#### The problem:
Below are entries; output exactly the lines from the one with "الملفات من الانترنت" to the one with "Pokemon: General - Is", both included, and nothing else.

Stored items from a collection

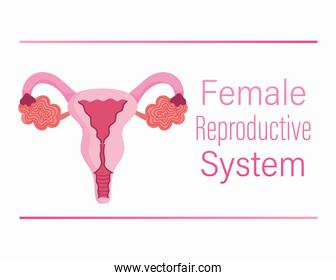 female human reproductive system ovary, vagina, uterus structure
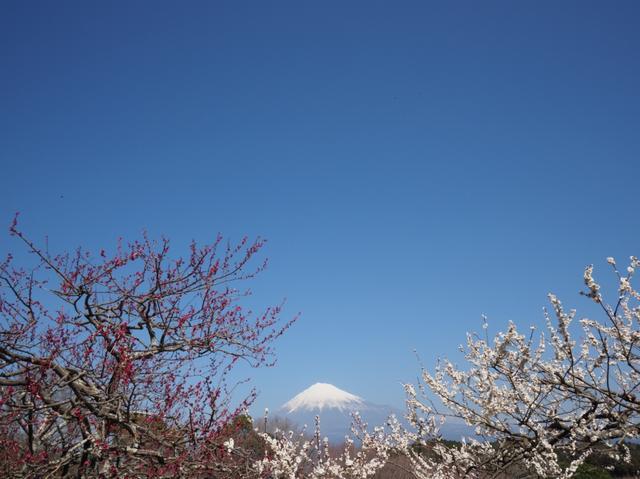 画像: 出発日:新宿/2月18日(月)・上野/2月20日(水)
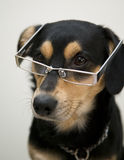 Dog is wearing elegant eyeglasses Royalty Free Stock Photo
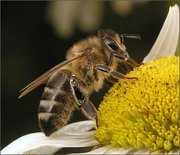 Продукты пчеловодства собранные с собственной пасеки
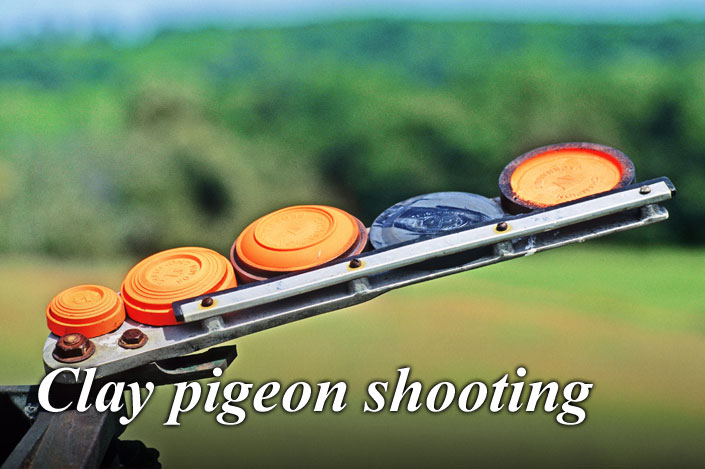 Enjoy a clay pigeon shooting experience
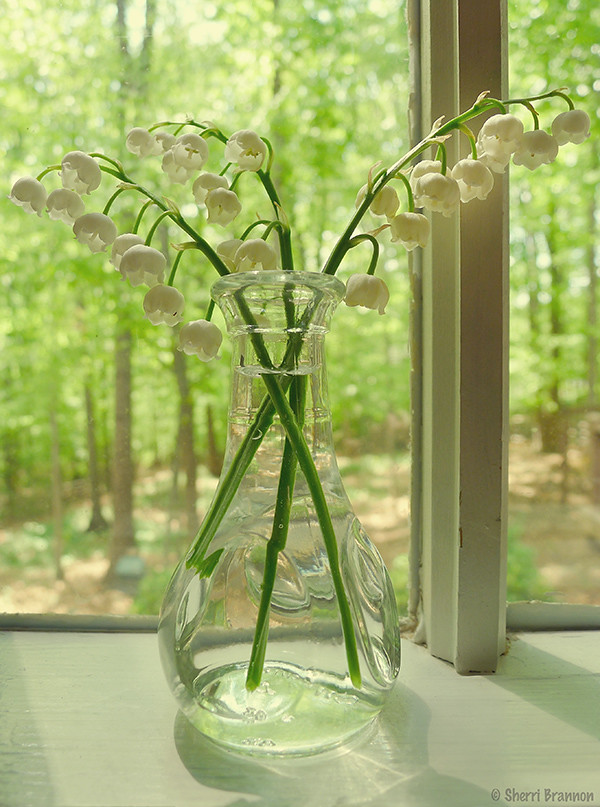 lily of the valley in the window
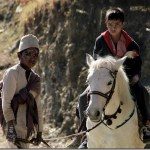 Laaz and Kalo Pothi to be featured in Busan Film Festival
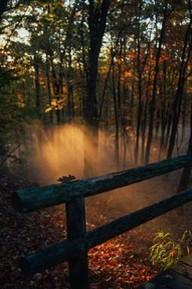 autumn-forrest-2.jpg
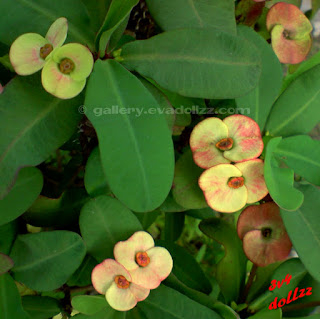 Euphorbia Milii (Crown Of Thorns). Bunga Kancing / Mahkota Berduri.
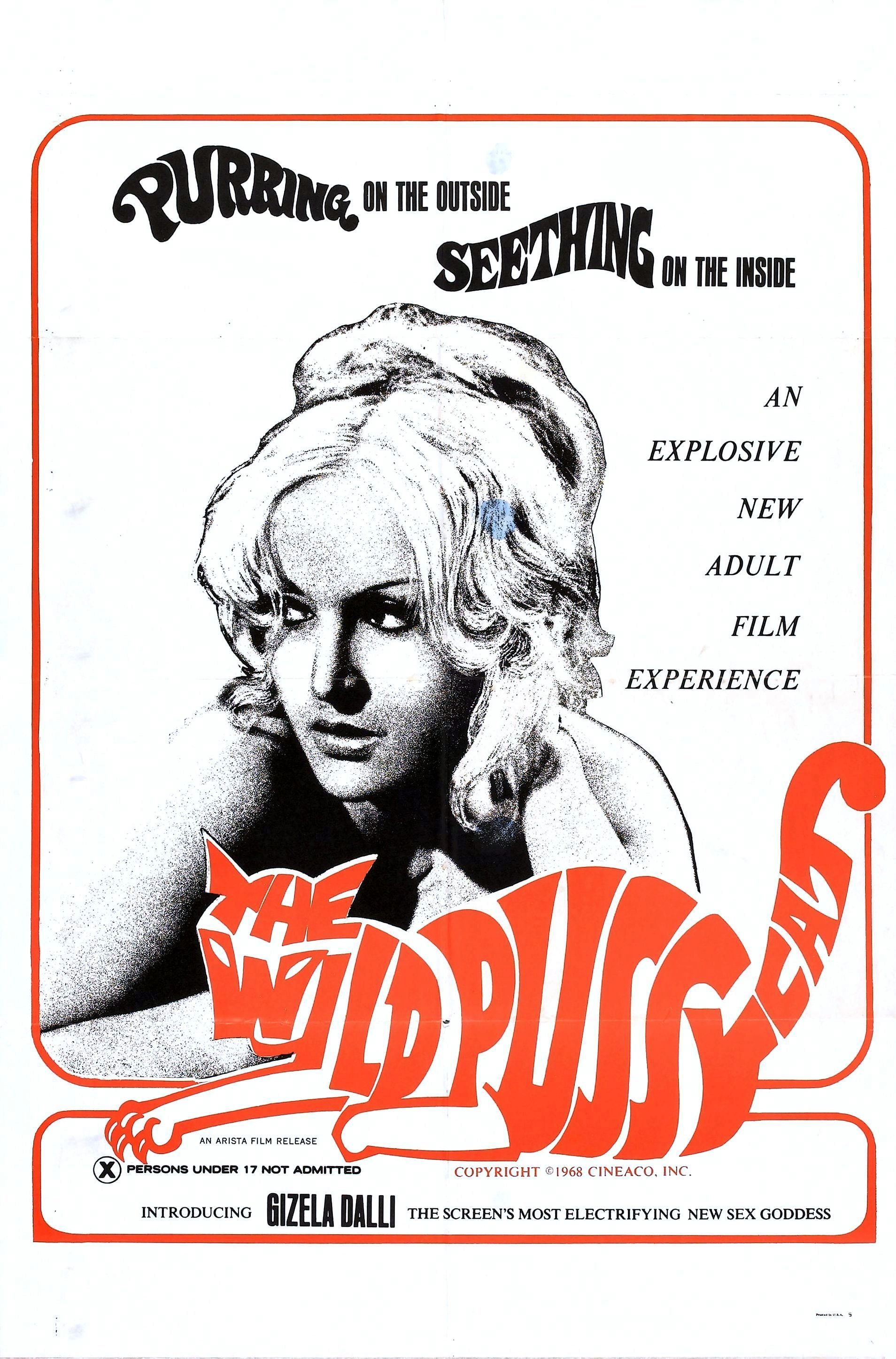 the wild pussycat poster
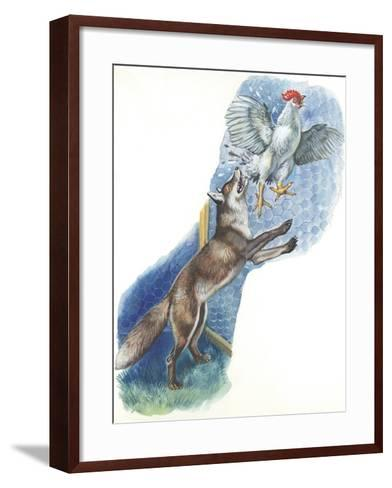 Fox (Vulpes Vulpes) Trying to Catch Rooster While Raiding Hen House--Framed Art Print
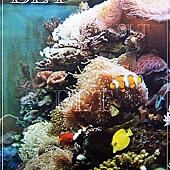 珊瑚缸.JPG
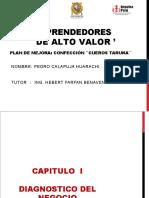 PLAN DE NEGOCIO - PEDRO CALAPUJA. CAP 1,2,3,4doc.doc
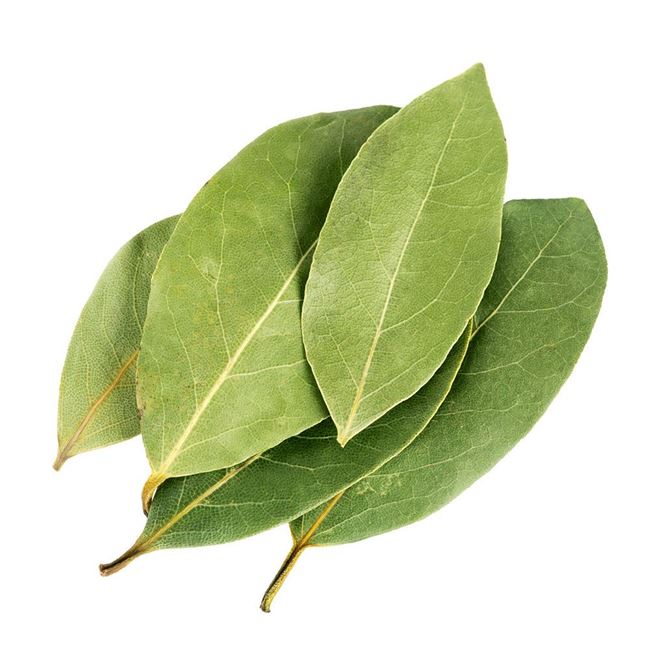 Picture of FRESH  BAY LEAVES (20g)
* * *
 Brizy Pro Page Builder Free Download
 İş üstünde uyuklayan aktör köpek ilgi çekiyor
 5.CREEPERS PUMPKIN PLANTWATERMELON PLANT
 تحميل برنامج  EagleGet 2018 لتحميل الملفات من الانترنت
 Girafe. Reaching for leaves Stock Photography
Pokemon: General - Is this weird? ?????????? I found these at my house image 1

#### Completed exercise:
 تحميل برنامج  EagleGet 2018 لتحميل الملفات من الانترنت
 Girafe. Reaching for leaves Stock Photography
Pokemon: General - Is this weird? ?????????? I found these at my house image 1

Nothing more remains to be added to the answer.